TRABASNEWS – Partai Persatuan Pembangunan (PPP) kembali menghadapi konflik internal setelah dua tokoh, Mardiono dan Agus Suparmanto, sama-sama menyatakan diri sebagai Ketua Umum terpilih dalam pelaksanaan Muktamar X di Ancol, Jakarta Utara, Sabtu (27/9/2025).
Ketegangan muncul sejak hari pertama muktamar ketika pimpinan sidang, Amir Uskara, mengumumkan Mardiono sebagai Ketua Umum PPP secara aklamasi. Ia disebut mendapat dukungan dari 1.304 pemilik hak suara. “Selamat kepada Pak Mardiono yang terpilih secara aklamasi dalam Muktamar X,” ujar Amir dalam konferensi pers usai sidang.

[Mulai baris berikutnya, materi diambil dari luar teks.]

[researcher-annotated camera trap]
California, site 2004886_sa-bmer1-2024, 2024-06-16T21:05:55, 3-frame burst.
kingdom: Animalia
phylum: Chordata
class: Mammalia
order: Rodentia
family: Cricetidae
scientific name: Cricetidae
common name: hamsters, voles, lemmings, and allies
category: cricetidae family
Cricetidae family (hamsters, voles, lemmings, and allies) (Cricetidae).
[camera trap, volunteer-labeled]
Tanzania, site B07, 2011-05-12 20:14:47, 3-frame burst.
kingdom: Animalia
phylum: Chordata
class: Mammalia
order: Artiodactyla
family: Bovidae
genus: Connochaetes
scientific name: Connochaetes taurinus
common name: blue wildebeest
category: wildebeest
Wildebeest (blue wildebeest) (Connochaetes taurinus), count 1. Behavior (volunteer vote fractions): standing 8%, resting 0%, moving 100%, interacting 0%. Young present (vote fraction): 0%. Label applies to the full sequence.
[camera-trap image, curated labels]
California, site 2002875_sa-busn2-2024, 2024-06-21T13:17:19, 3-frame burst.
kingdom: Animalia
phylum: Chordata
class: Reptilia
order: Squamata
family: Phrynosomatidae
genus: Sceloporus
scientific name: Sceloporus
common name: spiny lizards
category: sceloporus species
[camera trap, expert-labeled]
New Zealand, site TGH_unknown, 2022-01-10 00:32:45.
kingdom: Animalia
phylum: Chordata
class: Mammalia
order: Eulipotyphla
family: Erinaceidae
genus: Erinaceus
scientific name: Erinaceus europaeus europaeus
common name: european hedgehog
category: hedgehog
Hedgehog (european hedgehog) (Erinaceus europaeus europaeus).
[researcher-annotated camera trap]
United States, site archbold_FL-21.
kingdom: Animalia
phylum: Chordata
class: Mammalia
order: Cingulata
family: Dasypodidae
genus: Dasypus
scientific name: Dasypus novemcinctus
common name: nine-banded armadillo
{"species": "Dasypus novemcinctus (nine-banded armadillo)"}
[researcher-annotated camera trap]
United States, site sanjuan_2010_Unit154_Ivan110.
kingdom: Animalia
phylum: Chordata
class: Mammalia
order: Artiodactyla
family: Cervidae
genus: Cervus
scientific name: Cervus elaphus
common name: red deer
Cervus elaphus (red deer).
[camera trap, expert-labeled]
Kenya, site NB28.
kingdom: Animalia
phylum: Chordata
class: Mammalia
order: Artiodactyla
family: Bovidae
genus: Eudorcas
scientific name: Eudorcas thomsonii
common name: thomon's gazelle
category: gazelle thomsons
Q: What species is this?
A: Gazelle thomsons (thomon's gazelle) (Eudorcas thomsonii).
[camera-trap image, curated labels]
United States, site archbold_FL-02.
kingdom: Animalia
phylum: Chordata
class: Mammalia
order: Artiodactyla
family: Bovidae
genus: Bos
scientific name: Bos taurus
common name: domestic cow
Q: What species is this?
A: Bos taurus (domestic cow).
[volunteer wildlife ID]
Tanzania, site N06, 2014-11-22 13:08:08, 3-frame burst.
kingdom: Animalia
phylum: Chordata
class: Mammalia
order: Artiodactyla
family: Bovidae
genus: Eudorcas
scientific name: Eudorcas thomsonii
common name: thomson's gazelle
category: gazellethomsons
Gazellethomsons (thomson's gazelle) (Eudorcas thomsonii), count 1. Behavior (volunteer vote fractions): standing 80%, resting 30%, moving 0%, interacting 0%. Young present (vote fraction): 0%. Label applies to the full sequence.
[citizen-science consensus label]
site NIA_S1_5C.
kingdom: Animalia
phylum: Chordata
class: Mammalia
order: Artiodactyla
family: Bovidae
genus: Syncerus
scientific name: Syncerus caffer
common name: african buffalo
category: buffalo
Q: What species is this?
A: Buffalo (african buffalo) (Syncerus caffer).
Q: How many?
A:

Mardiono menyebut bahwa percepatan pemilihan dilakukan karena ada indikasi potensi keributan. Ia mengacu pada Pasal 11 AD/ART partai, yang membolehkan percepatan proses dalam kondisi darurat. “Ini adalah langkah penyelamatan dalam situasi yang sangat genting,” tegas Mardiono.
Namun, langkah tersebut langsung menuai penolakan dari sejumlah kader partai. Ketua Majelis Pertimbangan PPP, Muhammad Romahurmuziy (Romy), menilai penetapan Mardiono sebagai ketua umum tidak sah. Ia menyebut proses pemilihan belum selesai hingga malam hari pukul 22.30 WIB.
Romy bahkan menyebut kabar pemilihan aklamasi tersebut sebagai berita palsu. “Pernyataan bahwa Mardiono terpilih secara aklamasi adalah klaim sepihak yang menyesatkan. Ini upaya memecah belah partai,” kata Romy dalam pernyataan tertulis.
Akibat ketidakpuasan terhadap penetapan Mardiono, kubu yang kontra kemudian mendeklarasikan mantan Menteri Perdagangan Agus Suparmanto sebagai Ketua Umum PPP versi mereka.
Sejarah Dualisme Terulang
Perpecahan ini seolah mengulang krisis kepemimpinan yang pernah terjadi di PPP pada 2014 lalu. Kala itu, Romy juga menjadi tokoh sentral yang menggulingkan kepemimpinan Surya Dharma Ali setelah perbedaan pandangan politik terkait dukungan dalam Pilpres.
Situasi semakin rumit ketika dua muktamar digelar secara terpisah, satu di Surabaya yang mengangkat Romy sebagai ketua umum, dan satu lagi di Jakarta yang menetapkan Djan Faridz sebagai pimpinan partai.
Konflik tersebut baru mereda setelah Mahkamah Agung memutuskan lewat Peninjauan Kembali (PK) pada 2017, yang mengakui kepemimpinan Romy sebagai sah. Sebelumnya, sempat diadakan Muktamar islah sebagai upaya rekonsiliasi pada 2016.
Kini, konflik serupa kembali muncul dan berpotensi memperpanjang deretan konflik internal di tubuh partai berlambang Ka’bah tersebut.